Which solution will meet these requirements MOST cost-effectively?
Answer options
- A. Create an Amazon Aurora MySQL database. Migrate the data from the S3 bucket into Aurora by using AWS Database Migration Service (AWS DMS). Issue SQL statements to the Aurora database.
- B. Create an Amazon Redshift cluster. Use Redshift Spectrum to run SQL statements directly on the data in the S3 bucket.
- C. Create an AWS Glue crawler to store and retrieve table metadata from the S3 bucket. Use Amazon Athena to run SQL statements directly on the data in the S3 bucket.
- D. Create an Amazon EMR cluster.
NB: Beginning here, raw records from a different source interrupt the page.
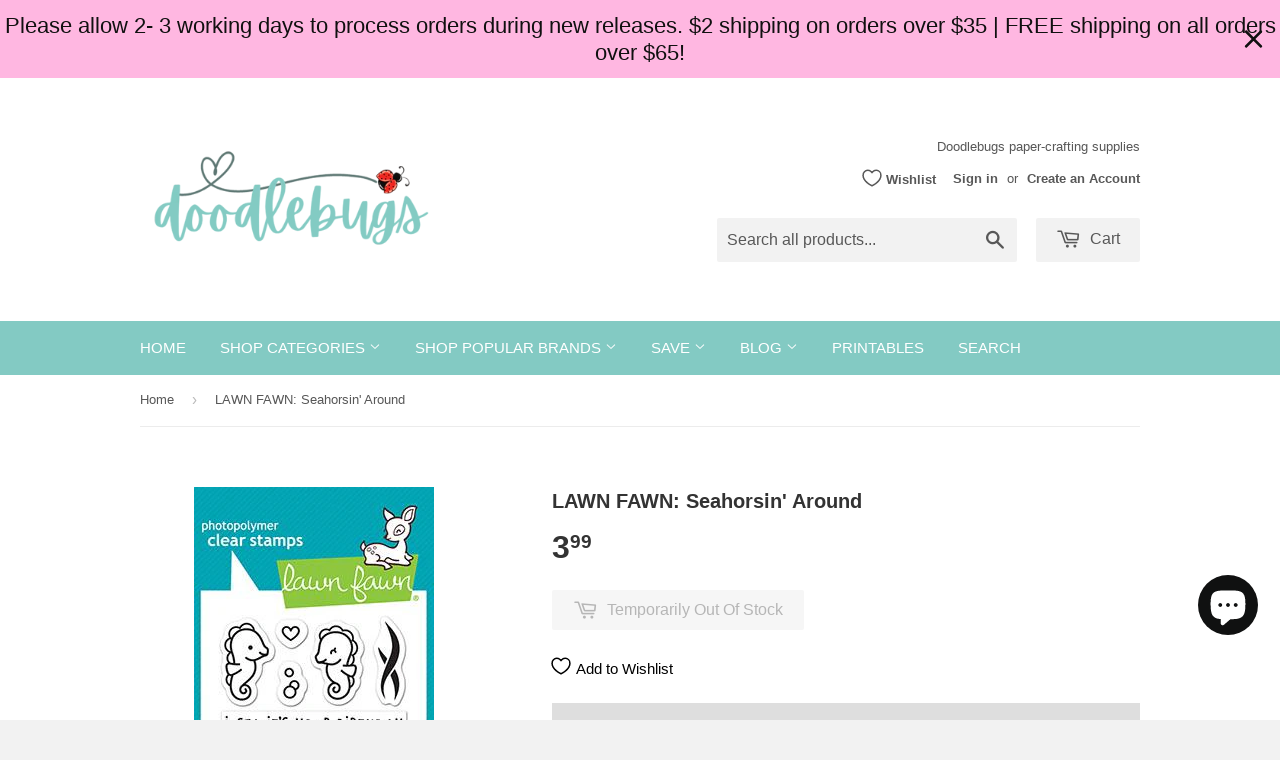

--- FILE ---
content_type: application/x-javascript
request_url: https://www.goldendev.win/shopify/add-to-cart/shop/status/doodlebugs-wa.myshopify.com.js?58838669
body_size: -144
content:
var addtc_settings_updated = 1765152241;

--- FILE ---
content_type: text/javascript
request_url: https://doodlebugswa.com/cdn/shop/t/2/assets/globo.alsobought.data.js?v=147581836695189027341659586616
body_size: -443
content:
globoRelatedProductsConfig.manualRecommendations = {"4318643140":["4318643140"],"4763357700":["4763357700"],"6289813764":["6289813764"],"10112373448":["10112373448"],"724145045555":["724145045555"],"1479207845939":["1479207845939"],"1879539318835":["1879539318835"],"1892550246451":["1892550246451"],"2193370841139":["2193370841139"],"2193398038579":["2193398038579"],"4158859378827":["3394481988","1892550246451","493440008243","724145045555","2052352507955","1902509752371","6289813764","4318643140","1582625156","516872405043","4158859378827"],"4363204296843":["4763357700","1479207845939","2193370841139","4223739789451","2193398038579","4318643140","724145045555","493440008243","1892550246451","737310998579","4158859378827","3394481988","6289813764","2052352507955","2055593558067","1471183618099"],"737310998579":[]};
globoRelatedProductsConfig.manualVendors = {};
globoRelatedProductsConfig.manualTags = {};
globoRelatedProductsConfig.manualProductTypes = {};
globoRelatedProductsConfig.manualCollections = {};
Use Apache Spark SQL to run SQL statements directly on the data in the S3 bucket.
Correct answer: C
Explanation
Amazon Athena is a serverless, interactive query service that allows users to run SQL queries directly on Amazon S3 data, charging only for the data scanned, which is highly cost-effective for occasional querying. AWS Glue crawlers can automatically discover and catalog the schema of the Apache Parquet files to make them queryable by Athena. The alternative options involving Amazon Aurora, Amazon Redshift, and Amazon EMR require provisioning and paying for running database instances or clusters, making them significantly more expensive for infrequent use.